La PM M1910 sfruttava l'organizzazione meccanica Maxim, ideata da Hiram S. Maxim nel 1884 e modificata dai tecnici della ditta inglese Vickers, e basata sul principio del corto rinculo di canna: all'atto dello sparo, canna e otturatore rinculavano assieme per un tratto, poi l'otturatore si svincolava dalla canna mediante un congegno a snodo: a quel punto la canna si arrestava e l'otturatore era libero di retrocedere e sfilare il bossolo esploso. Quindi, una robusta molla di recupero sospingeva di nuovo in avanti l'otturatore che sfilava una cartuccia dal nastro e la inseriva in canna. Il ciclo si ripeteva finché il tiratore manteneva premuta la leva di sparo. Il tutto era massicciamente costruito e dimostrò di funzionare impeccabilmente anche con pochissima manutenzione, nelle condizioni ambientali più estreme. Lo stesso principio è applicato in molte altre armi simili, come la Vickers Gun inglese e la sMG 08 tedesca.
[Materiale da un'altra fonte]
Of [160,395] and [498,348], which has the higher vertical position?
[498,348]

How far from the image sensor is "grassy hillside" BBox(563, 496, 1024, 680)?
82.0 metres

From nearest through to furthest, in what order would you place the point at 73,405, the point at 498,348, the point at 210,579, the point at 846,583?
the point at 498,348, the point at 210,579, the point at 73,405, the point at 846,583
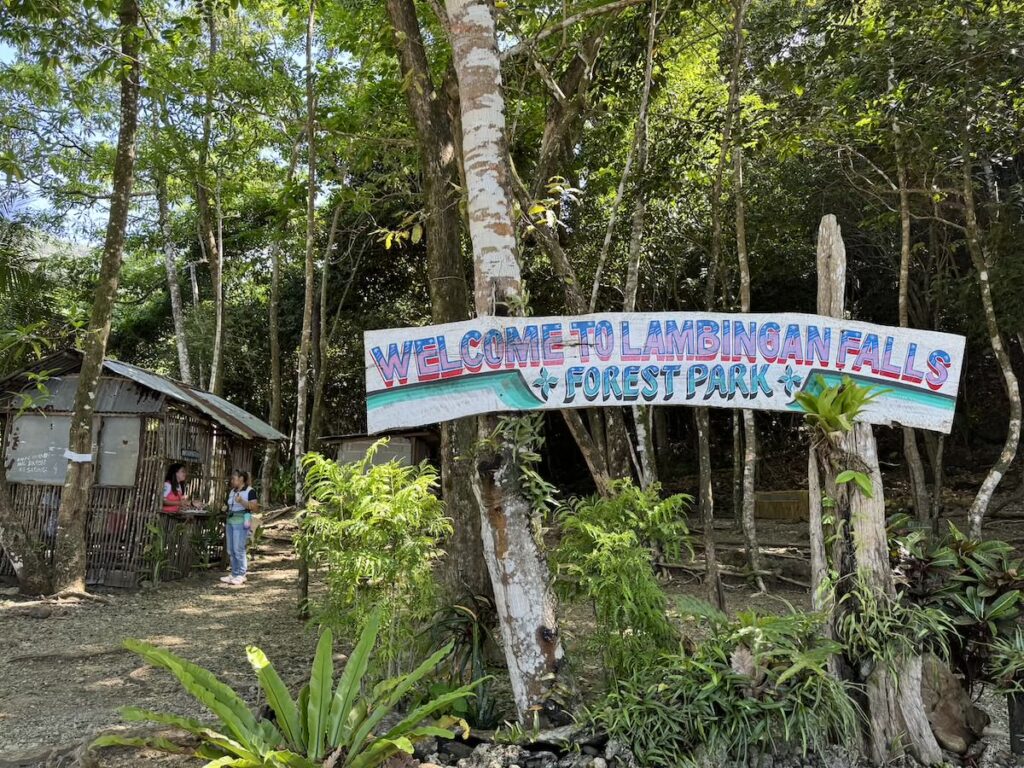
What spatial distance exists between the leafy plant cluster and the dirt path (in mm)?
4047

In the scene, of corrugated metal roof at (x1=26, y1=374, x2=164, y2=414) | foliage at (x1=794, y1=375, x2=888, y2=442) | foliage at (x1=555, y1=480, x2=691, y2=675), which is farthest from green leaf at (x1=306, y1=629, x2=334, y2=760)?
corrugated metal roof at (x1=26, y1=374, x2=164, y2=414)

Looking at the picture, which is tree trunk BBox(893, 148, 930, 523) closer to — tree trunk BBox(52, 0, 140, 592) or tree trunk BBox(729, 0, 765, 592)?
tree trunk BBox(729, 0, 765, 592)

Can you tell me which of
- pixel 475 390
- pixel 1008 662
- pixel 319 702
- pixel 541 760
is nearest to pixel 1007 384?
pixel 1008 662

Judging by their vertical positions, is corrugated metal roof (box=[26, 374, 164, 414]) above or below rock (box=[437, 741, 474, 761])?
above

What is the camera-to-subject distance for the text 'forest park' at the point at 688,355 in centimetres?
385

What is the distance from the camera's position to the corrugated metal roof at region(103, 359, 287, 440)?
31.2 feet

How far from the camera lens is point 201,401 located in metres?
10.7

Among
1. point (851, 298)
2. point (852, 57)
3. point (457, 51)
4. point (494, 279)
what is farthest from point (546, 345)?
point (851, 298)

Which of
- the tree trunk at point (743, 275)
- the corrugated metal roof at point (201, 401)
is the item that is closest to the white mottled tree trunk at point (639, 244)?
the tree trunk at point (743, 275)

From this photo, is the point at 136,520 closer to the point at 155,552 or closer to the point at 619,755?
the point at 155,552

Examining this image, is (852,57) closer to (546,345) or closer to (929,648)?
(546,345)

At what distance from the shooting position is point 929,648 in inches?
141

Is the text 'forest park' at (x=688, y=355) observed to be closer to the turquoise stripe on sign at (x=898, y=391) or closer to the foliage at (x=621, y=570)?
the turquoise stripe on sign at (x=898, y=391)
L'arma è raffreddata mediante un manicotto in lamiera corrugata, per meglio disperdere il calore, e pieno di acqua: una valvola posteriore e una anteriore servono rispettivamente a introdurre acqua e a recuperare vapore, che tramite un tubo veniva raccolto in una speciale tanica in lamiera e reimmesso nell'arma. La leva di sparo è posta fra le due impugnature posteriori, e il tiratore doveva premerla coi pollici; un'asta a bilanciere la collegava con il meccanismo di sparo all'interno. Una levetta che bloccava la leva di sparo fungeva da sicura.

Sul coperchio del castello, ribaltabile per consentire la pulizia della meccanica, vi è un alzo abbattibile a ritto e cursore graduato fino a 3 200 metri e regolabile in elevazione e direzione. L'alimentazione dell'arma avviene dal lato destro mediante un nastro di tela (più tardi in metallo) da 250 colpi, contenuto in cassette di lamiera. La leva di armamento è anch'essa sul lato destro e il tiratore doveva spingerla in avanti per caricare l'arma; essendo solidale all'otturatore, oscillava avanti e indietro durante il fuoco.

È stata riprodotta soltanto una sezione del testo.